Gelanggang Setan Pemilu: Kemiskinan, Kebodohan dan Politik

Gelanggang Setan Pemilu: Kemiskinan, Kebodohan dan Politik



Setapak Rai Numbei (Dalan Inuk) - Terpeliharanya kemiskinan, kebodohan untuk tujuan Politik dalam kontestasi Pilpres 2024 menjadi semakin menarik. Karena sepanjang masa kampanye, puluhan jenis bantuan sosial dikucurkan pemerintah pusat kepada masyarakat luas. Tak main-main, total anggarannya bahkan nyaris menyentuh angka Rp 500 triliun. Jumlah fantastis tersebut bahkan lebih tinggi ketimbang penanganan pandemi Covid-19 pada 2020 lalu. Dikatakan dosen Bivitri Susanti, penyalurannya pun secara acak. Artinya, tidak sesuai dengan jumlah masyarakat yang membutuhkan. Bansos yang sejatinya digunakan untuk pengentasan kemiskinan dan penyambung hajat hidup orang banyak, seolah kehilangan esensinya selama masa pemilu kali ini.
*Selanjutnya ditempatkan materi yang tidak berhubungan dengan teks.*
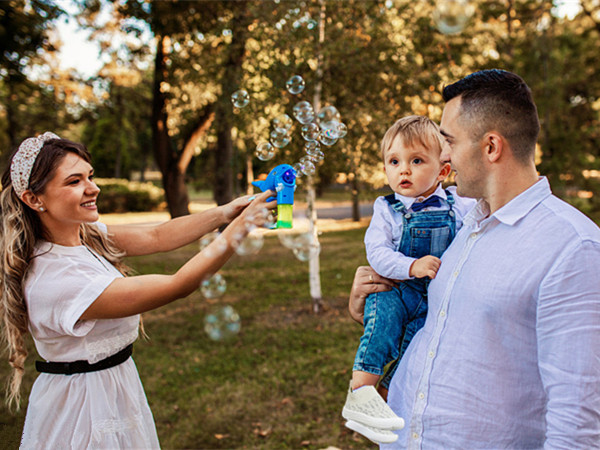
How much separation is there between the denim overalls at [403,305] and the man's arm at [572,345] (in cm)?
77

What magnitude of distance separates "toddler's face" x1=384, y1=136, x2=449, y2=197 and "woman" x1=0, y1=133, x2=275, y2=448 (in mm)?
653

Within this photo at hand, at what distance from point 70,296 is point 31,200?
1.71 feet

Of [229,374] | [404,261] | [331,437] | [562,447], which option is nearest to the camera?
[562,447]

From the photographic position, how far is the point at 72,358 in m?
2.15

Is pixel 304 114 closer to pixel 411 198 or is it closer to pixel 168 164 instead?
pixel 411 198

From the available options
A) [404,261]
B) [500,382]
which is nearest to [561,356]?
[500,382]

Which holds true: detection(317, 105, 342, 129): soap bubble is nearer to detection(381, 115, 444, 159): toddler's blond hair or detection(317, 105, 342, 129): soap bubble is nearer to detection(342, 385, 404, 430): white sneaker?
detection(381, 115, 444, 159): toddler's blond hair

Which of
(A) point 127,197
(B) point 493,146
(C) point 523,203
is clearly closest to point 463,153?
(B) point 493,146

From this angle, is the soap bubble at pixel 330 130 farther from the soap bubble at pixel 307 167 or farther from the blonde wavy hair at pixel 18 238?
the blonde wavy hair at pixel 18 238

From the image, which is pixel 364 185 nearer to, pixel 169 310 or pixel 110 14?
pixel 169 310

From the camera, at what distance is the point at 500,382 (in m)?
1.47

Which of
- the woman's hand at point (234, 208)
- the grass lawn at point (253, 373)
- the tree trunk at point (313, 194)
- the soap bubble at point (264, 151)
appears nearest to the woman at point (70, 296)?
the grass lawn at point (253, 373)

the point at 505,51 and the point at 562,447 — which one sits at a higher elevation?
the point at 505,51

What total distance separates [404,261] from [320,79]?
5343 millimetres
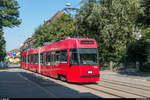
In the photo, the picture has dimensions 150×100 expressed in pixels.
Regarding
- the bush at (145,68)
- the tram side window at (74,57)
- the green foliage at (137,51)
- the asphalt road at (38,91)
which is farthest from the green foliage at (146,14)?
the asphalt road at (38,91)

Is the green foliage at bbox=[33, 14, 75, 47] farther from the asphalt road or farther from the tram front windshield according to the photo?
the asphalt road

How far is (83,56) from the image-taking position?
1328 centimetres

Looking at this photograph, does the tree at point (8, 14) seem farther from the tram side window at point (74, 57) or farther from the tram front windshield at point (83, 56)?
the tram front windshield at point (83, 56)

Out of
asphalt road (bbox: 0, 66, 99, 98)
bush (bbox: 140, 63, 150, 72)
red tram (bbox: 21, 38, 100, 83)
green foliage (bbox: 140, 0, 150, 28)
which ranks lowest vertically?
asphalt road (bbox: 0, 66, 99, 98)

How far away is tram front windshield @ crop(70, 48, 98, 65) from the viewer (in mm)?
13141

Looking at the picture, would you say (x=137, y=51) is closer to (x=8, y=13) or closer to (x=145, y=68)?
(x=145, y=68)

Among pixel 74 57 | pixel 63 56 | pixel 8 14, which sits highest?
pixel 8 14

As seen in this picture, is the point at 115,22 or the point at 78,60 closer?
the point at 78,60

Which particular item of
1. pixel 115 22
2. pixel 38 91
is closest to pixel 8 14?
pixel 38 91

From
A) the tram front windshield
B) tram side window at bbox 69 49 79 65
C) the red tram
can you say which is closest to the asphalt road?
the red tram

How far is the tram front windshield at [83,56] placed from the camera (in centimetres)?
1314

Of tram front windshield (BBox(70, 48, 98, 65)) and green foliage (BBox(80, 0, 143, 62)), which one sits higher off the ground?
green foliage (BBox(80, 0, 143, 62))

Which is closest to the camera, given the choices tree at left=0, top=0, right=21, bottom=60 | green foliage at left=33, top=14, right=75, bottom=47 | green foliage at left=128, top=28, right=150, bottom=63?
tree at left=0, top=0, right=21, bottom=60

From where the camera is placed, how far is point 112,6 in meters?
30.6
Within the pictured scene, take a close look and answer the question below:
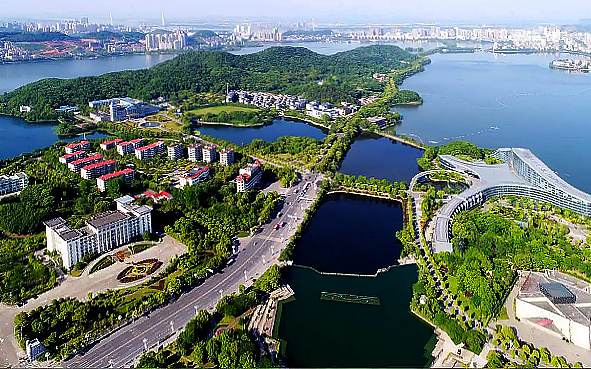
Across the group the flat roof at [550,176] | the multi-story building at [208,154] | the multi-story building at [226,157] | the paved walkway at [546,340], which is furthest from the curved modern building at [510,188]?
the multi-story building at [208,154]

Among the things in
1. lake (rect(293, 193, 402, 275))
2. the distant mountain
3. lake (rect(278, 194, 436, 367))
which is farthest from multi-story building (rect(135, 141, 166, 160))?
the distant mountain

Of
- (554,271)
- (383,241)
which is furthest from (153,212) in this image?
(554,271)

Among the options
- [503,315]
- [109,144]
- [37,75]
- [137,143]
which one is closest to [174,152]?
[137,143]

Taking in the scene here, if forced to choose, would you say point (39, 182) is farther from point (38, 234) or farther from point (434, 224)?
point (434, 224)

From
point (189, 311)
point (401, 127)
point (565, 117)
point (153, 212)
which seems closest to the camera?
point (189, 311)

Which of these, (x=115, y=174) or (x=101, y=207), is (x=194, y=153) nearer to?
(x=115, y=174)

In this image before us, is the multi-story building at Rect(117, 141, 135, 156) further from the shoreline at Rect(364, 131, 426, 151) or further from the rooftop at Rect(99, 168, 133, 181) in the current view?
the shoreline at Rect(364, 131, 426, 151)
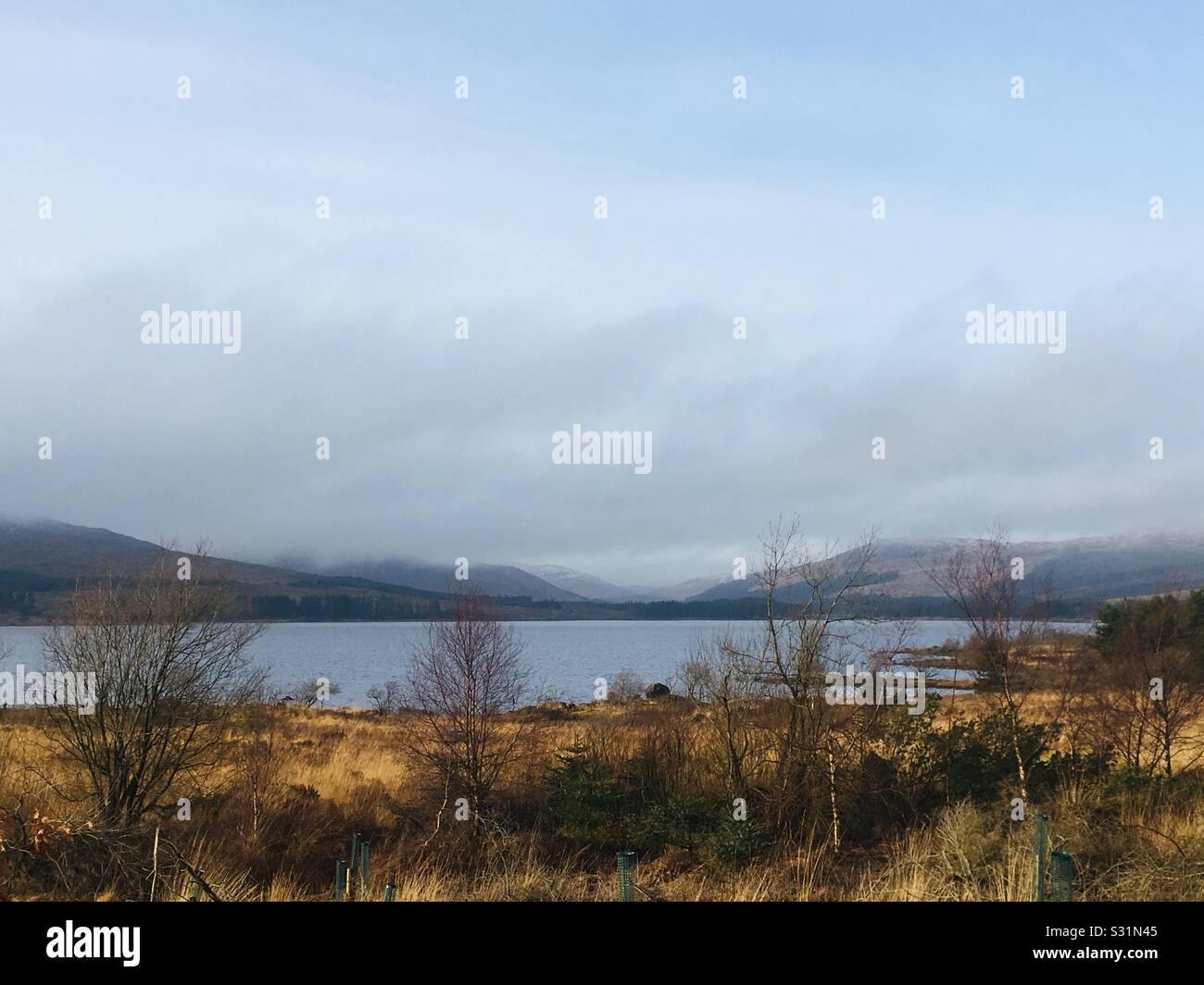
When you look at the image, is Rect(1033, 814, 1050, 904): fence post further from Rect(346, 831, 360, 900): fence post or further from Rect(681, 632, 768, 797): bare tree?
Rect(346, 831, 360, 900): fence post

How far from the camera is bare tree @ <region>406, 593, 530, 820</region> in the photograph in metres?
17.6

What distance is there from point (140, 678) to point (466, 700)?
5540 mm

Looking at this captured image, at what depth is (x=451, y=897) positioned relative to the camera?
1060 centimetres

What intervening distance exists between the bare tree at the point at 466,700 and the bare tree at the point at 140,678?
11.9ft

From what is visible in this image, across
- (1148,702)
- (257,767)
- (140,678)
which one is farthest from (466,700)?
(1148,702)

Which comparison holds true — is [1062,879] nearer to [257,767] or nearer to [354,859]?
[354,859]

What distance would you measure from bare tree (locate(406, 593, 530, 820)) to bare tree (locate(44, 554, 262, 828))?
11.9 feet

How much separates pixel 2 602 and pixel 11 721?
106m

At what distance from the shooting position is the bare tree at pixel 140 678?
15.6 metres

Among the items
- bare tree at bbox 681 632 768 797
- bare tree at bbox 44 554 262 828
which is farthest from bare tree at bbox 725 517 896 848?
bare tree at bbox 44 554 262 828

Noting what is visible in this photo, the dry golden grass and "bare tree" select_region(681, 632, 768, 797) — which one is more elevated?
"bare tree" select_region(681, 632, 768, 797)

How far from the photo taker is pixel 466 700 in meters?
17.6
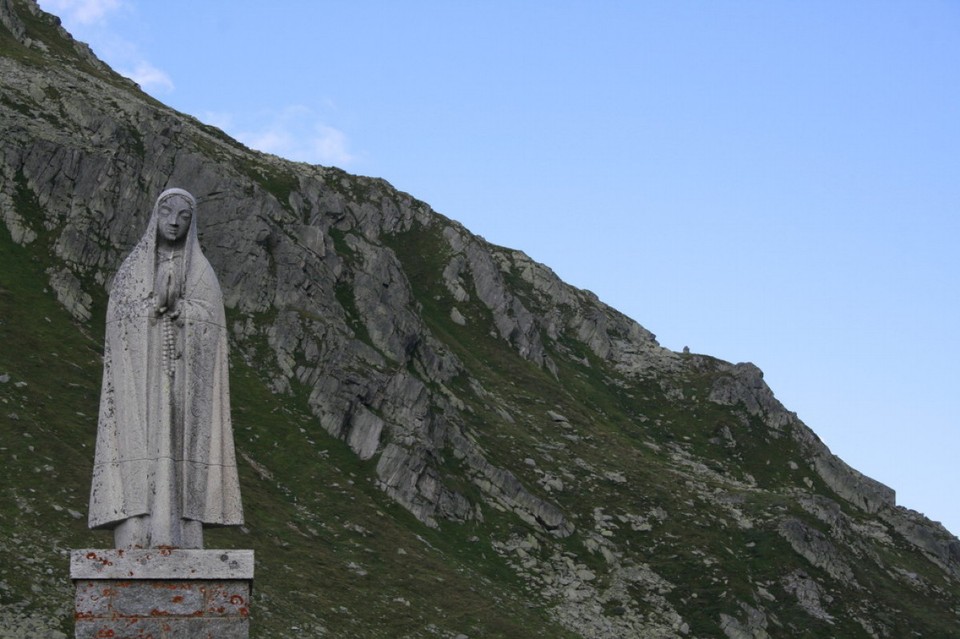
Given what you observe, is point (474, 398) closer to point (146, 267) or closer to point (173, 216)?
point (173, 216)

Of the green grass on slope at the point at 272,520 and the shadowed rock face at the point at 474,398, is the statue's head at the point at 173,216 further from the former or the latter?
the shadowed rock face at the point at 474,398

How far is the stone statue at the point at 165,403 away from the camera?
18828mm

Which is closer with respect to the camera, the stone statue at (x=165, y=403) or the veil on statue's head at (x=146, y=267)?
the stone statue at (x=165, y=403)

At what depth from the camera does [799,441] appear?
16012 cm

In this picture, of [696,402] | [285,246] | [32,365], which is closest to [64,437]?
[32,365]

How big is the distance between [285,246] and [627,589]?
144 ft

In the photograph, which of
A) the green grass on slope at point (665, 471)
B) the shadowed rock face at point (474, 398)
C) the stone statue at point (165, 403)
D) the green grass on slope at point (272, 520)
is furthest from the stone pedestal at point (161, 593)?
the green grass on slope at point (665, 471)

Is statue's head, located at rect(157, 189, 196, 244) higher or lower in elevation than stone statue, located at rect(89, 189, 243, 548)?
higher

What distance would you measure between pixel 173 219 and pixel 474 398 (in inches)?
4373

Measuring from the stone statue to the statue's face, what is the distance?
14mm

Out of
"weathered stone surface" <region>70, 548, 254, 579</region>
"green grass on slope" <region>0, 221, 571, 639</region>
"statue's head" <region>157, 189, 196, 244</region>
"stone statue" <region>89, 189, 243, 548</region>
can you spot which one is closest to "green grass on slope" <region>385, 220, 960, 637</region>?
"green grass on slope" <region>0, 221, 571, 639</region>

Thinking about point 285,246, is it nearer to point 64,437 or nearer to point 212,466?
point 64,437

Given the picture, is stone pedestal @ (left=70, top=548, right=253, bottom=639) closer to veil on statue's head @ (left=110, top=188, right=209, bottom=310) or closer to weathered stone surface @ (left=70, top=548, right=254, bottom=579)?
weathered stone surface @ (left=70, top=548, right=254, bottom=579)

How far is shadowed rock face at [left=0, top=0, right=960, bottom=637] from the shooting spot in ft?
336
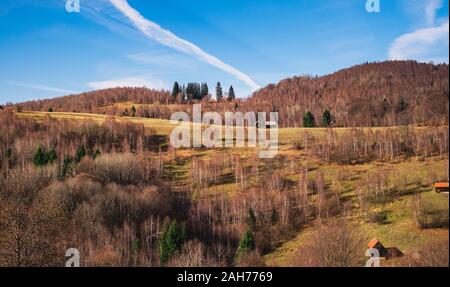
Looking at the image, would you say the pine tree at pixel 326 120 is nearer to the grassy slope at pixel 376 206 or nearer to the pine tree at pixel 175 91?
the grassy slope at pixel 376 206

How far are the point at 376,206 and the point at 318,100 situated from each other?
76.7 m

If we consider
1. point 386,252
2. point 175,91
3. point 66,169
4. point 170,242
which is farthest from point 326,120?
point 175,91

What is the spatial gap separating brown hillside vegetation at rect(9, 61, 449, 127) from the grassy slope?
1362cm

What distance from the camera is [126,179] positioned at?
207 ft

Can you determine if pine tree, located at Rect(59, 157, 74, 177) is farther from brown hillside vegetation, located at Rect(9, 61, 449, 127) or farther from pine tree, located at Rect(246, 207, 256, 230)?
brown hillside vegetation, located at Rect(9, 61, 449, 127)

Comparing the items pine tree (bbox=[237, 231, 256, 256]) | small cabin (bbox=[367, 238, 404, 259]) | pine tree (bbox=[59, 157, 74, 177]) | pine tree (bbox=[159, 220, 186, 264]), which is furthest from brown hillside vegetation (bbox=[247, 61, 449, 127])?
pine tree (bbox=[59, 157, 74, 177])

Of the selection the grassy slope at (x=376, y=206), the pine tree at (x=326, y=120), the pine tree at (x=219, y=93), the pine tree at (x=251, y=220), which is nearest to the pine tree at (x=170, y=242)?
the grassy slope at (x=376, y=206)

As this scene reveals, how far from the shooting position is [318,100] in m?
121

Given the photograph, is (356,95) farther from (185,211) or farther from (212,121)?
(185,211)

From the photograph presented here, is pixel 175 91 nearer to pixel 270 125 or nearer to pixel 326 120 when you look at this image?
pixel 270 125

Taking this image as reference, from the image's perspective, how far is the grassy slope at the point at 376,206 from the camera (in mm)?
37469

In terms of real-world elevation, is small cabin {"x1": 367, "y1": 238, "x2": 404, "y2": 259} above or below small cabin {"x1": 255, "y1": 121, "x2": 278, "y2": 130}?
below

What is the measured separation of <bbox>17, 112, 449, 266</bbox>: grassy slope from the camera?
3747cm
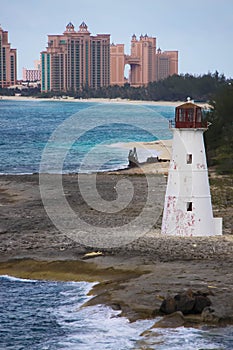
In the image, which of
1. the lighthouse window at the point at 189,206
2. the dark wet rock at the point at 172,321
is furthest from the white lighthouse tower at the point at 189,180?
the dark wet rock at the point at 172,321

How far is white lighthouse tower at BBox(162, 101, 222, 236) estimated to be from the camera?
25641mm

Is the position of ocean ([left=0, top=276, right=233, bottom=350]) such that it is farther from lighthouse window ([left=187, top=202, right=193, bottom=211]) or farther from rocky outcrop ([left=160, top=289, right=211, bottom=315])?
lighthouse window ([left=187, top=202, right=193, bottom=211])

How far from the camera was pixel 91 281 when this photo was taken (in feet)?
73.8

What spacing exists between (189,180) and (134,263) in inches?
145

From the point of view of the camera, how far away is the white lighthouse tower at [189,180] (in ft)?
84.1

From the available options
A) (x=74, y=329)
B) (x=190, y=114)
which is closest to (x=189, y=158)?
(x=190, y=114)

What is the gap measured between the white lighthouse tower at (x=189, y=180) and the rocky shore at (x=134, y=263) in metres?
0.51

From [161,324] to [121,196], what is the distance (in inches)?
759

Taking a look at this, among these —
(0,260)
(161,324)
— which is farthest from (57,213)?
(161,324)

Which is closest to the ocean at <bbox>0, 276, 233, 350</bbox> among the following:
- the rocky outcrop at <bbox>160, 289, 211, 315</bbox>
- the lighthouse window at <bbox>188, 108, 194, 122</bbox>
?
the rocky outcrop at <bbox>160, 289, 211, 315</bbox>

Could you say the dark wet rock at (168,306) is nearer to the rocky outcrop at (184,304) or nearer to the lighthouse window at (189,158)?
the rocky outcrop at (184,304)

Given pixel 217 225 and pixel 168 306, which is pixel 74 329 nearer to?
pixel 168 306

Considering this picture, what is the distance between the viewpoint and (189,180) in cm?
2591

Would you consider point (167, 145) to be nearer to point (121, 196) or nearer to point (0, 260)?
point (121, 196)
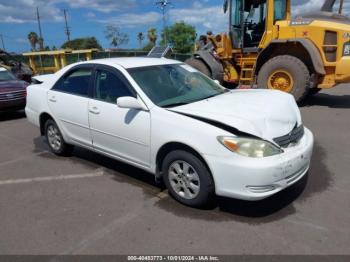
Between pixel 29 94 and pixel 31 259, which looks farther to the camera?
pixel 29 94

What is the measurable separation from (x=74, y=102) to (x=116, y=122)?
1054mm

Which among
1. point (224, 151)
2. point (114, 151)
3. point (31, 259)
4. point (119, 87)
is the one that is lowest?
point (31, 259)

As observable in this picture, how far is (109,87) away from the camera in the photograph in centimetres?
441

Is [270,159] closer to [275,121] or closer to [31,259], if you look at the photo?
[275,121]

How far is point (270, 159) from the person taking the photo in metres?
3.13

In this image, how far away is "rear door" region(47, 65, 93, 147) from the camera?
4.70 m

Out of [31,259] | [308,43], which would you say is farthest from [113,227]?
[308,43]

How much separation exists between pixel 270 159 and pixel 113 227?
5.60 feet

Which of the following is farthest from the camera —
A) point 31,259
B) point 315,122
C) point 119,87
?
point 315,122

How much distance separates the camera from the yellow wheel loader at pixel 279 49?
8117 millimetres

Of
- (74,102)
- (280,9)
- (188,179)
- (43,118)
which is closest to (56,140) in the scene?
(43,118)

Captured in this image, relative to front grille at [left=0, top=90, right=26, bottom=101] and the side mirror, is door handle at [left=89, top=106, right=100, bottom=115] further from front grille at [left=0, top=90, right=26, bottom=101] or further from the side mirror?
front grille at [left=0, top=90, right=26, bottom=101]

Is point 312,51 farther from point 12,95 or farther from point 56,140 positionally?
point 12,95

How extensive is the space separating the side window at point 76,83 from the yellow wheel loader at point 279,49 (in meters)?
5.54
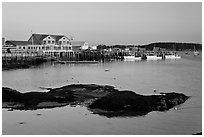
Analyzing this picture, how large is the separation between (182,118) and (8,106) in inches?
194

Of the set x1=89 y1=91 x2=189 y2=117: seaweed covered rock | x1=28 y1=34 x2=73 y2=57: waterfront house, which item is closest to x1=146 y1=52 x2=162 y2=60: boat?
x1=28 y1=34 x2=73 y2=57: waterfront house

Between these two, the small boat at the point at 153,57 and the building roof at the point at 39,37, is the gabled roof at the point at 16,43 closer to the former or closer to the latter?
the building roof at the point at 39,37

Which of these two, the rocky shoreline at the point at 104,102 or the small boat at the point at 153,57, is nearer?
the rocky shoreline at the point at 104,102

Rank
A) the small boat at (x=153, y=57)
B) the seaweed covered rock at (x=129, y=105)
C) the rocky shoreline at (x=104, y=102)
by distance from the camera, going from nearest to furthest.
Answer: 1. the seaweed covered rock at (x=129, y=105)
2. the rocky shoreline at (x=104, y=102)
3. the small boat at (x=153, y=57)

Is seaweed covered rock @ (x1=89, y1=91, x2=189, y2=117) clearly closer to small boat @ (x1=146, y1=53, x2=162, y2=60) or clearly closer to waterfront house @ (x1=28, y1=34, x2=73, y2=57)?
waterfront house @ (x1=28, y1=34, x2=73, y2=57)

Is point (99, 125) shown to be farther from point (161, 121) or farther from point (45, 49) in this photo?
point (45, 49)

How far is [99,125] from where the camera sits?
7.37 metres

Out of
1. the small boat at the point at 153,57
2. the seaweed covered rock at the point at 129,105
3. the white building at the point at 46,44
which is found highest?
the white building at the point at 46,44

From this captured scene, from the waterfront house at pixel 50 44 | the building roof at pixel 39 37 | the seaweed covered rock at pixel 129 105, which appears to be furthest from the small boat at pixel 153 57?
the seaweed covered rock at pixel 129 105

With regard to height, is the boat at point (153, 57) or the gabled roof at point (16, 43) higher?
the gabled roof at point (16, 43)

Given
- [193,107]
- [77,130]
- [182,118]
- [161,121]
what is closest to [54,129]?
[77,130]

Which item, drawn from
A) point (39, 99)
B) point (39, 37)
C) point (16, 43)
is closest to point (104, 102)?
point (39, 99)

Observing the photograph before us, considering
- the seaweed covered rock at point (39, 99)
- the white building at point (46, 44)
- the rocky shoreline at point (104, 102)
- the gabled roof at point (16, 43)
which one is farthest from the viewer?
the gabled roof at point (16, 43)

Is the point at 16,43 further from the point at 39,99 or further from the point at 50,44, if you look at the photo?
the point at 39,99
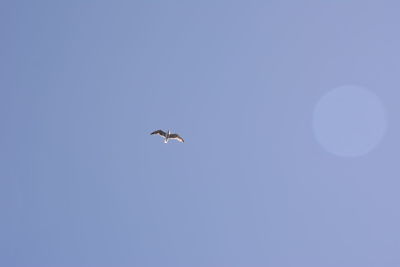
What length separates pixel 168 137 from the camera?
171ft
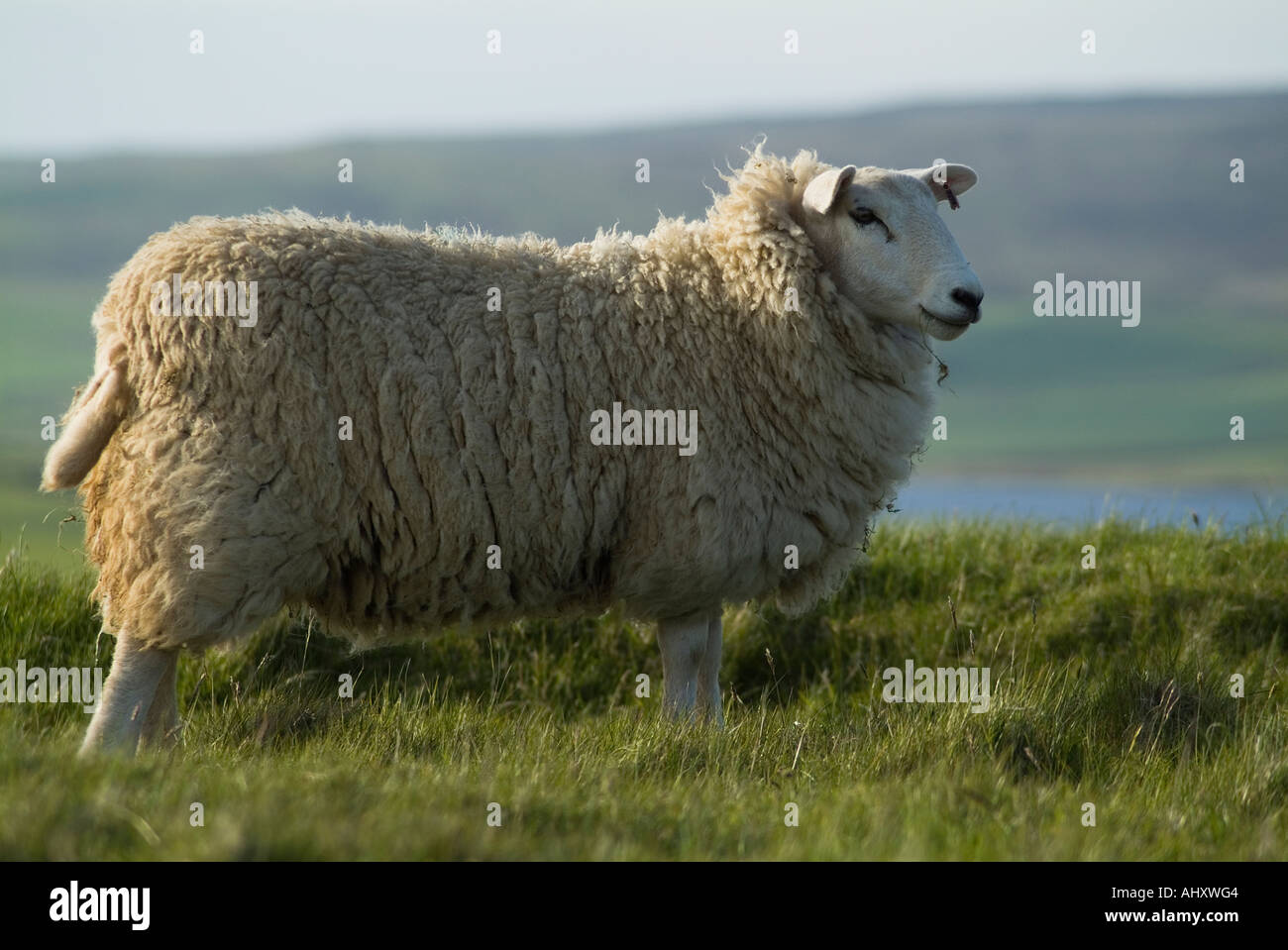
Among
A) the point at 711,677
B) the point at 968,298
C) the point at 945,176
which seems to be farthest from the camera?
the point at 945,176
Hubungan antara kemiskinan dan politik sebetulnya masuk kategori ‘lagu lama’. Politisi sering memanfaatkan isu kemiskinan sebagai alat untuk mendulang dukungan, mempertahankan atau meraih kekuasaan, bahkan untuk menggulingkan pemerintahan yang ada. Mereka menganggap isu kemiskinan yang ada di masyarakat sebagai salah satu poin sentral dalam strategi politiknya. Hal ini sejalan dengan pendapat Antonio Gramsci yang mengatakan bahwa politisi yang ingin berkuasa harus dapat mengidentifikasi dan memperjuangkan isu-isu yang relevan bagi rakyat, termasuk kemiskinan.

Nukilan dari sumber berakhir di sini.